Thought-provoking short story by South American writer Patricio Pron |
In this thought-provoking story, The Peculiar State by
South American, Patricio Pron, we’re
introduced to the world of a lapsed writer living in Homburg with his statistician girlfriend.
Unnamed, the protagonists are simply referred to as
he and she – which lends the story a bare, stripped down essence.
Although once a successful novelist, the muse
hasn't visited for some time and he spends his days as a “creative consultant”
answering questions on his first impressions of chocolate and other mundane
objects, trying to get as far away as possible from the problems of “the death
of the novel and the peculiar state of the short story”.
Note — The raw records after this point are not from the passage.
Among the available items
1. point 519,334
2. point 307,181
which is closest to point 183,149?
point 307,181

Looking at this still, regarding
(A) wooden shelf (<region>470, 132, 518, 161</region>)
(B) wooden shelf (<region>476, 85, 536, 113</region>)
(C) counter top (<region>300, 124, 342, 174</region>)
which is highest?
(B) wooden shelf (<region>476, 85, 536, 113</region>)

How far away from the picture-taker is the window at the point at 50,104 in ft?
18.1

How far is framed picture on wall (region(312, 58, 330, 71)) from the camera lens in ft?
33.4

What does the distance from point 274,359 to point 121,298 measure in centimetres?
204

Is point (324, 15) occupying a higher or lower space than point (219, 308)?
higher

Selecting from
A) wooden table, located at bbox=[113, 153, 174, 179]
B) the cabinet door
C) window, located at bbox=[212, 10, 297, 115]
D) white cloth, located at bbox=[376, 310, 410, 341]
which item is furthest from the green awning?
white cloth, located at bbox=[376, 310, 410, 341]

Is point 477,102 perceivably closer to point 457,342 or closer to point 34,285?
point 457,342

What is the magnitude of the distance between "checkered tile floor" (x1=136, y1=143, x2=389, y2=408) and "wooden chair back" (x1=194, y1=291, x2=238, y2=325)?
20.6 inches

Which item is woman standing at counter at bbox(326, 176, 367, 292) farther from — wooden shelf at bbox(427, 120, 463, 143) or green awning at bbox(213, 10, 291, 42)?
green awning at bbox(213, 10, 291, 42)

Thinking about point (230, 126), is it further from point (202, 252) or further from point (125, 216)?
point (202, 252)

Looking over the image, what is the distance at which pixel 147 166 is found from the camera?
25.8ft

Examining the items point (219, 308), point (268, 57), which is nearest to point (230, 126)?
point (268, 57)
But the real meat of the story takes place when he
and his girlfriend go away to various foreign cities to play a game the
girlfriend has made up. They go to the same city – but travel separately, stay
in separate hotels – neither knows where the other is. The game consists in
finding each other in these European cities – deducing where each might go,
based on their own interests, and of course, knowledge of each other. In many
ways it’s a dangerous game – what if they don’t find each other in these places
and return home alone, having failed? The consequences would be serious: it
means they don’t know each other as well as they would have hoped – and what
does that, in turn, mean for their coupling?
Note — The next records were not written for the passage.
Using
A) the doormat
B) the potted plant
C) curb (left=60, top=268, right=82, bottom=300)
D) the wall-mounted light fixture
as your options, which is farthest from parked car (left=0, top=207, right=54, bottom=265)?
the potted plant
“She remembers something he said to her one day,
maybe after the first or second they’d played their game: that the day they
can’t find each other is the day on which everything between them will be
over... She realises she’s about to cry because she feels herself capsizing
from within.”
The story is shot through cleverly with a number of
statistics – referencing the girlfriend’s interest in the subject – which also
has inspired the game. What are the probable statistics that they will find
themselves in such and such a city, for instance? This is a question with more
meaning than recounting such obvious facts as: “women cry an average of 5.3
times a month; men 1.4” or that he is
part of the 41 percent of the German population that hasn't read a single book
in the last three months.”
In this story the couple go away to Berlin –
searching for each other over the roughly a week they are there? But what
happens if they can’t find each other? Is the “losing game” as she’s thought of
dubbing it, a way back into their relationship, or a chilling arrow pointing
out something more sinister in their relations?
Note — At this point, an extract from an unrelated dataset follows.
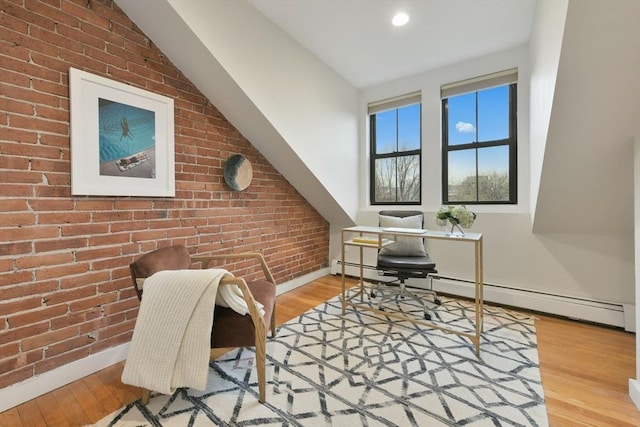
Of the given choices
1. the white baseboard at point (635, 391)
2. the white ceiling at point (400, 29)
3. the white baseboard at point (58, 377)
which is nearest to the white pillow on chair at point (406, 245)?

This short story throws up so many
questions and possibilities about the probabilities in our lives, the people
who are there in it, or not, and whether numbers on a page, those endless
statistics should really be used to measure our happiness and progress through
life.
This endlessly interesting and inventive short
story comes from Pron, one of Granta’s Best Young Spanish-Language Novelists and
the author of a debut novel, My Fathers’ Ghost Is Climbing in the
Rain, described as a daring and deeply affecting story
of one Argentine family’s buried secrets. When
a young writer returns home to visit his dying father, he finds himself drawn
into an obsessive search for a local man gone missing.